The move follows similar offerings from Amazon Web Services and Microsoft over the last year, and allows users to connect up to 8 GPUs on 4 K80 boards to the Google Compute virtual engine of their choice.
Nvidia-based GPU VMs are available in the asia-east1, us-east1, and europe-west1 regions, with Cloud Console facilitation coming online next week.
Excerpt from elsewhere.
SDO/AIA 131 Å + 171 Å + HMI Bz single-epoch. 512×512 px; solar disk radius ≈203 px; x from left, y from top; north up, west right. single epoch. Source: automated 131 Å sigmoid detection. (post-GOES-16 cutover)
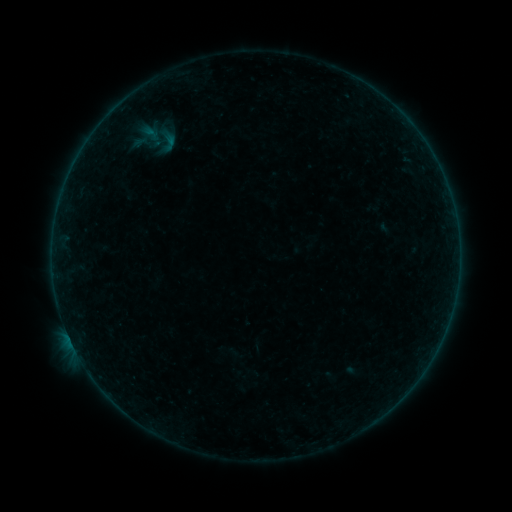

The move towards leveraging spare capacity is of increasing interest in particular to the science and developmental laboratory communities, since the prospect of assembling – and most especially cooling – a local GPU cluster is often an inflexible and expensive solution in a potentially wider-ranging array of projects.
Last September AWS launched cloud GPU offerings over P2 cloud VM instances, also on Tesla K80 GPUs – and in December Microsoft made the same hardware available over Azure.
Costing for GPU usage in one of Google’s data centres runs at $0.70 USD in the U.S., and $0.77 USD in Europe and Asia. The granular pricing is a challenge to Microsoft, whose own GPU availability can only be hired by the month, at $700. Likewise is it a costing challenge to Amazon, whose comparable services begin at $0.90 USD.
Fields of research and business likely to avail themselves of dedicated GPU time include seismic analysis, genomics, molecular modelling, fluid dynamics and computational chemistry.
Though some have noted that IBM SoftLayer was first to market with the idea, launching its own GPU services in summer 2015, recent research indicates that its IBM SoftLayer offering is the least effective in the market.
The Tesla units which have effortlessly dominated this trend contain (in the case of Google’s product) 12 GB of GDDR5 memory and 4992 cores producing 480 GB/s of overall bandwidth.